The virus should be convincing enough. Yes, while most people who get COVID-19 have mild cases and recover, doctors are discovering the coronavirus attacks in far sneakier ways than pneumonia—from blood clots to heart and kidney damage to a life-threatening inflammatory reaction in children. Whatever the final statistics show, health specialists agree the new coronavirus appears deadlier than the typical flu. Yet the survey suggests a vaccine would be no more popular than the yearly flu shot.
The pandemic is also causing global issues. The director of the World Food Program says the number of people facing hunger has doubled to 265 million because of COVID-19. But not all is dire overseas. In spite of our frustration with China, they managed to test 10 million people in one week in Wuhan this last week—1.4 million a day.

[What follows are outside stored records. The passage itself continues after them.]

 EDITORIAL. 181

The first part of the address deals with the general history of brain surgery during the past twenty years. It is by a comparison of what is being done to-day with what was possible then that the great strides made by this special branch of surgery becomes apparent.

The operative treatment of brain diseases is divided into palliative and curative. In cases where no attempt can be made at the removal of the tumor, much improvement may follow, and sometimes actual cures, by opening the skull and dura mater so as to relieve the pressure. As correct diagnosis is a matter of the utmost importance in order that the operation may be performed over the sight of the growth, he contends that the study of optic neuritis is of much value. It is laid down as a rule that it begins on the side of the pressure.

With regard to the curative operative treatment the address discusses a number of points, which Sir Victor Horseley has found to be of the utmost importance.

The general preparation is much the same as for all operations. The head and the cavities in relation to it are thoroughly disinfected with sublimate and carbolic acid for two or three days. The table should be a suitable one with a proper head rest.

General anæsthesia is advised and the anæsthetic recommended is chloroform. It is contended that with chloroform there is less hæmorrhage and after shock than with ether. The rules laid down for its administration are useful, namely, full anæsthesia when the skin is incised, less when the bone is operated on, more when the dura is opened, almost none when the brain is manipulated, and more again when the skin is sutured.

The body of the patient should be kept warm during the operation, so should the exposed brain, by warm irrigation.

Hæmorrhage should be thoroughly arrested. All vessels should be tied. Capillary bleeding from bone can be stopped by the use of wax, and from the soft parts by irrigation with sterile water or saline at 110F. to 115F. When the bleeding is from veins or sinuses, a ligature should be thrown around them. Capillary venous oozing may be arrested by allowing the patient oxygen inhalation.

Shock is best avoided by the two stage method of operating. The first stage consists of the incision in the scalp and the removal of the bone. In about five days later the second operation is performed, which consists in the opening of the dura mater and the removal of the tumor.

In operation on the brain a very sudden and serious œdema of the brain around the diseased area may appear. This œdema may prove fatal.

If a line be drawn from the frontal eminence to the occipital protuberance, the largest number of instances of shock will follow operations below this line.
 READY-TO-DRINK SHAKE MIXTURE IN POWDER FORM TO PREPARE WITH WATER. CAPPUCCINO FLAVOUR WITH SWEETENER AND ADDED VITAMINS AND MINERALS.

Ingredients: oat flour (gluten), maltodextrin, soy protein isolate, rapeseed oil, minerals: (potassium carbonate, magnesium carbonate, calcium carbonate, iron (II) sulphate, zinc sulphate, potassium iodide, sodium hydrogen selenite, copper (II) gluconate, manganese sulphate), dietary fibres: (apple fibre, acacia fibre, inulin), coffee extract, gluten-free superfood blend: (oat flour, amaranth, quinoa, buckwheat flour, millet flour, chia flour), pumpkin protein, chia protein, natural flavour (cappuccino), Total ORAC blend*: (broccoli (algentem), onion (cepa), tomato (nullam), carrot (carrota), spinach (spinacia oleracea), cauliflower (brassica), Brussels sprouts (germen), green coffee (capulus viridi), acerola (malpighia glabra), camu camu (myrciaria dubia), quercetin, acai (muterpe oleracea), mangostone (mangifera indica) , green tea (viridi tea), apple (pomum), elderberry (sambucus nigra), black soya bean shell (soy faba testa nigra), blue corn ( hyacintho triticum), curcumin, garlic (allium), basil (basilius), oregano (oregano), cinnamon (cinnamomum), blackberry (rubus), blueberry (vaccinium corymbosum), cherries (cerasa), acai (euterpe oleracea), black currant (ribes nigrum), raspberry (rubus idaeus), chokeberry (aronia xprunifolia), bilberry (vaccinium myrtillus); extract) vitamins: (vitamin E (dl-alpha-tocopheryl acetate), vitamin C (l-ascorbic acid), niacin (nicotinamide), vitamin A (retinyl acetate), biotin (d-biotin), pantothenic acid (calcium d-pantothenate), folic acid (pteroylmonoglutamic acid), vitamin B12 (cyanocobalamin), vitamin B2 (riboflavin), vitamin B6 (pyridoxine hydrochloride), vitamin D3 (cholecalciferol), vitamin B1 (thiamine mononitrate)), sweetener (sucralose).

So, to go back to our opening question, we conclude there is a mask paradox:
Wearing a mask in confined spaces in public venues and enclosed spaces, while not perfect, will help protect you and those around you. But it will also help in other ways.
We have to get the economy moving again, which means people have to participate by leaving home to visit stores, restaurants, etc. They have to feel safe doing so. Wearing a mask, while admittedly annoying and uncomfortable, gives others confidence, especially older people. And typically, they have more disposable income, and we all need them to be confident and participate in the economy.
Said another way: Seeing crowds of unmasked people is frightening to a large part of the population. It encourages them to stay home and cut spending. This further delays economic recovery. We will get back to normal much faster if we all cooperate and help the vulnerable people return to society without undue fear.
Finally, remember: Your immune system is a highly organized and responsive unit. It is designed to protect you. So help it: Get your flu shot as soon as it is offered this year. No matter how great the Cleveland Clinic is as a health mecca, not to mention the other great healthcare facilities nationwide, they do not have enough capacity to handle a major flu epidemic and a recurrent COVID-19 outbreak at the same time.
Bottom Line
We have to open up the country, from both a medical and economic perspective. Continuing lockdowns may cause more deaths for other reasons. The economic pain is real and obvious.
But we have to open up smartly. We have to realize who is at risk and take care of them responsibly. We need to be more aware of our neighbors and their needs, doing what we can to help. We have to create a sense of security for everyone, even if that means minor personal annoyances that we might think unjustified.
Without everyone participating, the economy and public health are at risk. We had serious problems with healthcare access before this virus. It is going to get worse if we don’t work together.
Things will get better. There will be a vaccine. But we have to buy the time to get to that point and that means we all need to do our part.